■ **Problem statement**
Pull out every line in the rows below that contains the word "lens", and copy each one unchanged.

■ **The data**

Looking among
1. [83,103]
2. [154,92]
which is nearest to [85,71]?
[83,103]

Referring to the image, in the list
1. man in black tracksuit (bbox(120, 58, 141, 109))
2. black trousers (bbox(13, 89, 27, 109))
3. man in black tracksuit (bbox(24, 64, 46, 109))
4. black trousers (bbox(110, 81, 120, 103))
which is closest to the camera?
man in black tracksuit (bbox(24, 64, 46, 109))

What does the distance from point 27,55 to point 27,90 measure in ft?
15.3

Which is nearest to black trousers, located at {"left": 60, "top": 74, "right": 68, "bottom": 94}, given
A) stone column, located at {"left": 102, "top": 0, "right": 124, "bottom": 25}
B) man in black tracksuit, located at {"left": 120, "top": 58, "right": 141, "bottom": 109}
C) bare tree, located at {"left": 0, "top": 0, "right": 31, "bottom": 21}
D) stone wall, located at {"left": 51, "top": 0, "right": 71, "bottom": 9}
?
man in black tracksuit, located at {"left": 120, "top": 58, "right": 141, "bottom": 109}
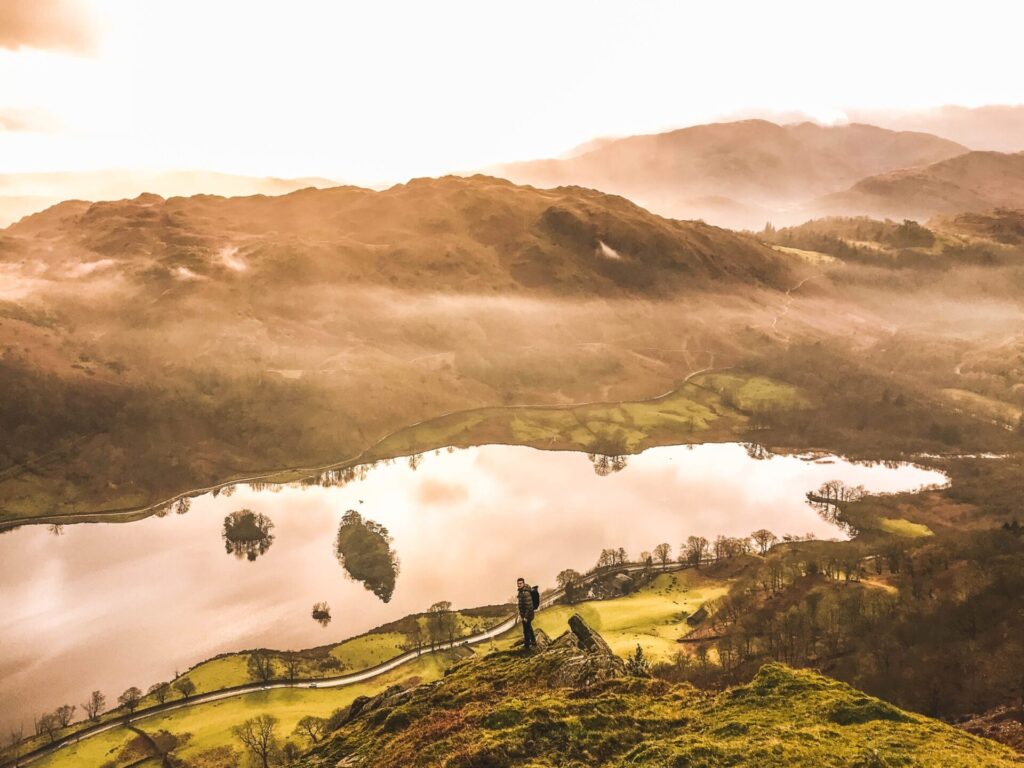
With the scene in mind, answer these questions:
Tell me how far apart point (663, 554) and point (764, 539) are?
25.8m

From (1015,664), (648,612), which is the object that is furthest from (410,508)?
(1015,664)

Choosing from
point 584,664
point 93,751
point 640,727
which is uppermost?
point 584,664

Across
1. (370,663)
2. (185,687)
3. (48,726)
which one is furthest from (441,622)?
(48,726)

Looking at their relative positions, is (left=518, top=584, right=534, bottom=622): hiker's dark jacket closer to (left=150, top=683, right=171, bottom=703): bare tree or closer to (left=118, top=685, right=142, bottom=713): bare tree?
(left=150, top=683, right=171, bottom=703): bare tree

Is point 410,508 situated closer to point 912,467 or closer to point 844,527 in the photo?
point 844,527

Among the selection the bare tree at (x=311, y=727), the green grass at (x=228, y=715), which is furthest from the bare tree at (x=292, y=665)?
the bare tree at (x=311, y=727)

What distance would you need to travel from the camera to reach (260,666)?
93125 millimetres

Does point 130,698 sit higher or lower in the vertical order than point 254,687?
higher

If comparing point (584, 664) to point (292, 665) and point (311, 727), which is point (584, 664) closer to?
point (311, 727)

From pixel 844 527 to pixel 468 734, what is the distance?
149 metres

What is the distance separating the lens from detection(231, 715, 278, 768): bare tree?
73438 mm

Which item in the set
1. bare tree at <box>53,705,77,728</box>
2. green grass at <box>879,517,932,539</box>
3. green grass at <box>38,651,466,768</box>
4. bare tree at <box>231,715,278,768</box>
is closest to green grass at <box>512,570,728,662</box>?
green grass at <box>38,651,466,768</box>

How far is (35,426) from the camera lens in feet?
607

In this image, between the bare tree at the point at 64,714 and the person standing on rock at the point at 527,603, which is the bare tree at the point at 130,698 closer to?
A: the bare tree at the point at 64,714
...
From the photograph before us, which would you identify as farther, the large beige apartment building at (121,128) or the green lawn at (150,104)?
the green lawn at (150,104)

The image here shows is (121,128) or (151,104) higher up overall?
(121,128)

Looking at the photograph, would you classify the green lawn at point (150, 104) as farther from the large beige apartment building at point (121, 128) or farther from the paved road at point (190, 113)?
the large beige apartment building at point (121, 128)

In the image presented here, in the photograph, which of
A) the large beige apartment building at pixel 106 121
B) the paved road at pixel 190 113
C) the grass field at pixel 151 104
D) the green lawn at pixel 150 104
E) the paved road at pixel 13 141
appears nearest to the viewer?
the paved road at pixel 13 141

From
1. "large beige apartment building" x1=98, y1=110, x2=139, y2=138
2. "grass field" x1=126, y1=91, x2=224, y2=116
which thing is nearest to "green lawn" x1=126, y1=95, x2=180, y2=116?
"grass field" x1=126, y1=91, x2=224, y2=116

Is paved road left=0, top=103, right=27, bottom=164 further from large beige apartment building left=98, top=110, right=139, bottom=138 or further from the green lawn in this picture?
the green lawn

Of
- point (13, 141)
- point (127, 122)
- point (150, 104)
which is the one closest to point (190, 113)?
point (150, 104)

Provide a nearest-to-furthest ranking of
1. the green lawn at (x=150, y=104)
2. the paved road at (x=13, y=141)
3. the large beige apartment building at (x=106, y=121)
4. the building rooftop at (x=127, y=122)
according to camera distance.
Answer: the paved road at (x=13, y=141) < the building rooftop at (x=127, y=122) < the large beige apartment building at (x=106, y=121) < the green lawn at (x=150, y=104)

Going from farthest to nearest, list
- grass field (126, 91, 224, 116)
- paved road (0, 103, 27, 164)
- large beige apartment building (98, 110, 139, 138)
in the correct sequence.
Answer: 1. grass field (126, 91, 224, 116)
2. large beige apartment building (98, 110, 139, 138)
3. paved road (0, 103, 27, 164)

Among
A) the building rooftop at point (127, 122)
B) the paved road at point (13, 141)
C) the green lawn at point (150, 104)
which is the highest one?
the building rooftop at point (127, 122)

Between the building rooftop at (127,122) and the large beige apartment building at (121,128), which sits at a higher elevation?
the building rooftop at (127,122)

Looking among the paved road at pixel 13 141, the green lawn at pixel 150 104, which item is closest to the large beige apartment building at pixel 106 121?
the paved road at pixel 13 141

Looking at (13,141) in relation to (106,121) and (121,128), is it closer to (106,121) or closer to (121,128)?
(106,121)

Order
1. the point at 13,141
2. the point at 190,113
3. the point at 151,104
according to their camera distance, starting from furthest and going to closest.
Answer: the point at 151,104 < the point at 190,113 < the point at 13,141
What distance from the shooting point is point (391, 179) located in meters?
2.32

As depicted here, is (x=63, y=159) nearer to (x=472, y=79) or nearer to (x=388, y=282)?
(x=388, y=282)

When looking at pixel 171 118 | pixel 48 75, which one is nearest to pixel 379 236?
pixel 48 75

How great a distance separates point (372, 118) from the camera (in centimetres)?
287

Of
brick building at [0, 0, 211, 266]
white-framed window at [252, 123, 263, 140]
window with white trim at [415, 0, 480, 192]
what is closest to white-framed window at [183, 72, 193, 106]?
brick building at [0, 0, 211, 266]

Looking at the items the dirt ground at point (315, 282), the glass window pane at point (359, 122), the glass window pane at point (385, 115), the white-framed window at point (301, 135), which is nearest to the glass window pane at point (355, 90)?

■ **Result below**
What is the distance separating the lens from detection(231, 715, 278, 768): bare tree?
How far is (35,426) from the camera lens in feet?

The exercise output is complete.